Il 2013, anno della cultura italiana negli USA, è stato e continua ad essere una straordinaria vetrina per l’arte del nostro Paese, l’Italia ha portato negli Stati Uniti un numero eccezionale di opere d’arte, attraverso eventi, mostre, incontri, seminari, spettacoli allestiti con il fine di promuovere, far conoscere e contornare dell’originario splendore la cultura italiana, occasione anche per rinsaldare il legame con gli Stati Uniti che a sua volta ha concesso e continuerà a concedere in prestito molto suoi capolavori per esposizioni italiane nel corso dell’anno.

Il progetto ‘Anno della cultura italiana negli USA’ conta sul supporto di Eni, Corporate Ambassador, di Intesa San Paolo e importanti aziende italiane in ogni campo.

Eni sarà main partner dell’esposizione del “Pugile in riposo”. Dal 1 giugno sarà l’eccellente opera “Pugile in riposo” ad assumersi l’onere di rappresentare l’arte italiana all’estero ed in questo caso anche l’antico splendore dell’arte greca.

Direttamente dalla genialità di Lisippo o della sua cerchia di allievi, e conservato poi, dal suo ritrovamento, al Museo Nazionale Romano, il quale accoglie una delle più importanti collezioni di arte classica al mondo, il “Pugile in riposo” sbarca per la prima volta al Metropolitan Museum of Art di New York dove sarà esposto fino al 15 luglio, la mostra è organizzata grazie all’Ambasciata italiana a Washington.

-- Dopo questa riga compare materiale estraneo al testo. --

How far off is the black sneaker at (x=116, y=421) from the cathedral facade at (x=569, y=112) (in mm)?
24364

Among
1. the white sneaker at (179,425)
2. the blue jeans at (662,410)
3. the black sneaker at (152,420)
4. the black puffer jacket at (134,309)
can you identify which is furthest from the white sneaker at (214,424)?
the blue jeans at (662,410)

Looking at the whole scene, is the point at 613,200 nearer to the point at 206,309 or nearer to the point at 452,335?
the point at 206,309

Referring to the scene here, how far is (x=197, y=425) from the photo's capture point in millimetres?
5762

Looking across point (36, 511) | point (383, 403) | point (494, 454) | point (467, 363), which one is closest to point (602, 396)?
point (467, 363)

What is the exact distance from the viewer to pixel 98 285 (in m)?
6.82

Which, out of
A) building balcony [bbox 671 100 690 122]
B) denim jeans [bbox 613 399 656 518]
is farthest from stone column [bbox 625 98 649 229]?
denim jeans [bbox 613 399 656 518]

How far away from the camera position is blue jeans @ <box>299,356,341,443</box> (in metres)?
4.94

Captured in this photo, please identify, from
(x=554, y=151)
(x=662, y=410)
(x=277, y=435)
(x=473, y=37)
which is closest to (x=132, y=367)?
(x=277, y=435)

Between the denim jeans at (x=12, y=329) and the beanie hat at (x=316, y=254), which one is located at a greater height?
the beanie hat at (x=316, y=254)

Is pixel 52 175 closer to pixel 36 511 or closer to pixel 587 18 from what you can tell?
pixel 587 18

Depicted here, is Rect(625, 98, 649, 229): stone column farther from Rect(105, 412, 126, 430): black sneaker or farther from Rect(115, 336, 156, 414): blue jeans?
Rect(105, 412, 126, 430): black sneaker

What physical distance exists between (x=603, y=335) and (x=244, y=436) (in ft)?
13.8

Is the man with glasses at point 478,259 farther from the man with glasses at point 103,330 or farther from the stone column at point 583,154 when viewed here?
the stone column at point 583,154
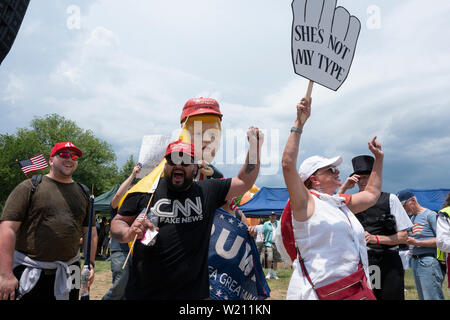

La celebre statua bronzea risale al IV secolo a.C., è una scultura greca rinvenuta poi nel 1885 a Roma, alle pendici del Quirinale e probabilmente appartenente ai resti delle terme di Costantino, difatti la statua è conosciuta anche come “Pugile del Quirinale” o “Pugile delle terme”. Il soggetto dell’opera è un pugile colto probabilmente nel momento di riposo dopo un incontro, infatti è seduto, ha le mani protette dai ‘caestus’, i guantoni da pugile dell’epoca costituiti da fasce di cuoio tenute insieme da borchie metalliche, il volto, la postura, rispecchiano chiaramente l’estetica lisippea, il corpo è muscoloso, il viso presenta barba e pettinatura ben curati ed evidenzia i segni del tempo di un uomo maturo e dei numerosi combattimenti, gli inserti in rame sulla spalla, sull’avambraccio, suoi guanti, sulla coscia, rappresentano gocce di sangue colate dalle ferite, ferite rappresentate con perfetto realismo.

La scultura fu realizzata con la tecnica della fusione a cera persa con elementi legati a parte, aspetto tecnico già conosciuto per i celebri Bronzi di Riace.